Selection:
Currently, tests are developed and run using ReFrame v4.6.3. A shared installation is available on CARC HPC clusters in /project/hpcroot/rfm/reframe-4.6.3
.
The following steps were used to install ReFrame:
cd /project/hpcroot/rfm
module purge
module load gcc/11.3.0 python/3.11.3 curl tar gzip
curl -LO https://github.com/reframe-hpc/reframe/archive/refs/tags/v4.6.3.tar.gz
tar -xf v4.6.3.tar.gz
rm v4.6.3.tar.gz
cd reframe-4.6.3
./bootstrap.sh
py="$(type -p python3)"
sed -i "1s%.*%#\!${py}%" ./bin/reframe
unset py
module purge
cd ..
chmod -R ug-w reframe-4.6.3
./reframe-4.6.3/bin/reframe -V
A shared installation of the test suite is available on CARC HPC clusters in /project/hpcroot/rfm/reframe-tests
.
To install the CARC test suite, clone the repo:
git clone https://github.com/uschpc/reframe-tests.git
cd reframe-tests
To list and validate tests, use the --list
option:
cd /project/hpcroot/rfm
./reframe-4.6.3/bin/reframe -C ./reframe-tests/config/discovery.py -c ./reframe-tests/tests/ --list
The -C
option specifies the path to a configuration file, and the -c
option specifies the path to the test files.
There are multiple configuration files:
- discovery.py > for the Discovery cluster
- endeavour.py > for the Endeavour cluster
Switch the configuration files as needed.
The ReFrame tests can be run individually, as a subset, or as the entire suite. To run tests, use the -r
option.

The exercise:
Please copy the ReFrame installation notes above word for word, in full.

Detection annotation records:
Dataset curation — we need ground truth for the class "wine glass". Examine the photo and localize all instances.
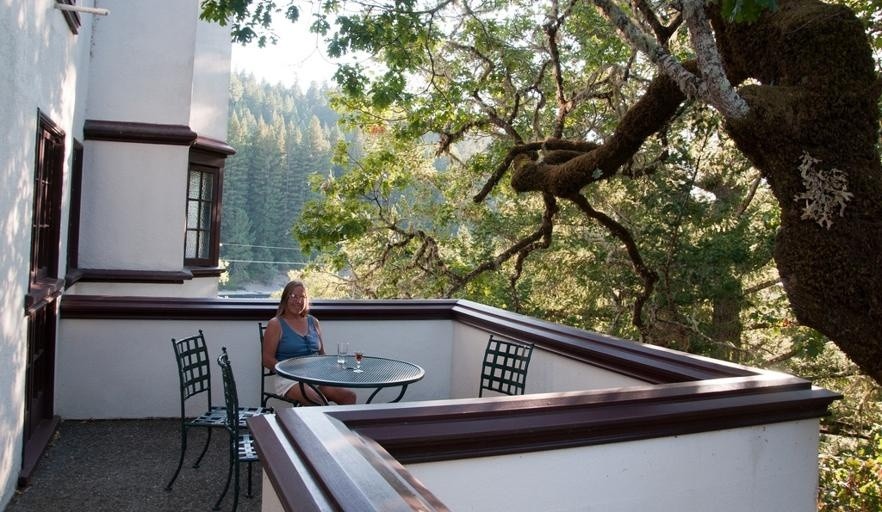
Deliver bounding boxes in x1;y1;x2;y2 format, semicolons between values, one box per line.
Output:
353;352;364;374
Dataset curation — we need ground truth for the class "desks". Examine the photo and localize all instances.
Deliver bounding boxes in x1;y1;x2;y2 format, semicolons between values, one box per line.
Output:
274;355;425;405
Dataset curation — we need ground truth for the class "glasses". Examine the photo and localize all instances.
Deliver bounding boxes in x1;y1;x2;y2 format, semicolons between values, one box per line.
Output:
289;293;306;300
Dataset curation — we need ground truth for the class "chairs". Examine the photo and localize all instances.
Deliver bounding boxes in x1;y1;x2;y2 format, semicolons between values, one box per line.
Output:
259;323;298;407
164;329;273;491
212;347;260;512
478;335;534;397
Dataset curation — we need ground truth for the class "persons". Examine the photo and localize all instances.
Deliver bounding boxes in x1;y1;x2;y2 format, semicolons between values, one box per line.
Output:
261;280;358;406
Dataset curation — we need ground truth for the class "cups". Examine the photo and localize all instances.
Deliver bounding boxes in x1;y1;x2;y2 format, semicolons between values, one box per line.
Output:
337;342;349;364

Exercise solution:
Currently, tests are developed and run using ReFrame v4.6.3. A shared installation is available on CARC HPC clusters in /project/hpcroot/rfm/reframe-4.6.3
.
The following steps were used to install ReFrame:
cd /project/hpcroot/rfm
module purge
module load gcc/11.3.0 python/3.11.3 curl tar gzip
curl -LO https://github.com/reframe-hpc/reframe/archive/refs/tags/v4.6.3.tar.gz
tar -xf v4.6.3.tar.gz
rm v4.6.3.tar.gz
cd reframe-4.6.3
./bootstrap.sh
py="$(type -p python3)"
sed -i "1s%.*%#\!${py}%" ./bin/reframe
unset py
module purge
cd ..
chmod -R ug-w reframe-4.6.3
./reframe-4.6.3/bin/reframe -V
A shared installation of the test suite is available on CARC HPC clusters in /project/hpcroot/rfm/reframe-tests
.
To install the CARC test suite, clone the repo:
git clone https://github.com/uschpc/reframe-tests.git
cd reframe-tests
To list and validate tests, use the --list
option:
cd /project/hpcroot/rfm
./reframe-4.6.3/bin/reframe -C ./reframe-tests/config/discovery.py -c ./reframe-tests/tests/ --list
The -C
option specifies the path to a configuration file, and the -c
option specifies the path to the test files.
There are multiple configuration files:
- discovery.py > for the Discovery cluster
- endeavour.py > for the Endeavour cluster
Switch the configuration files as needed.
The ReFrame tests can be run individually, as a subset, or as the entire suite. To run tests, use the -r
option.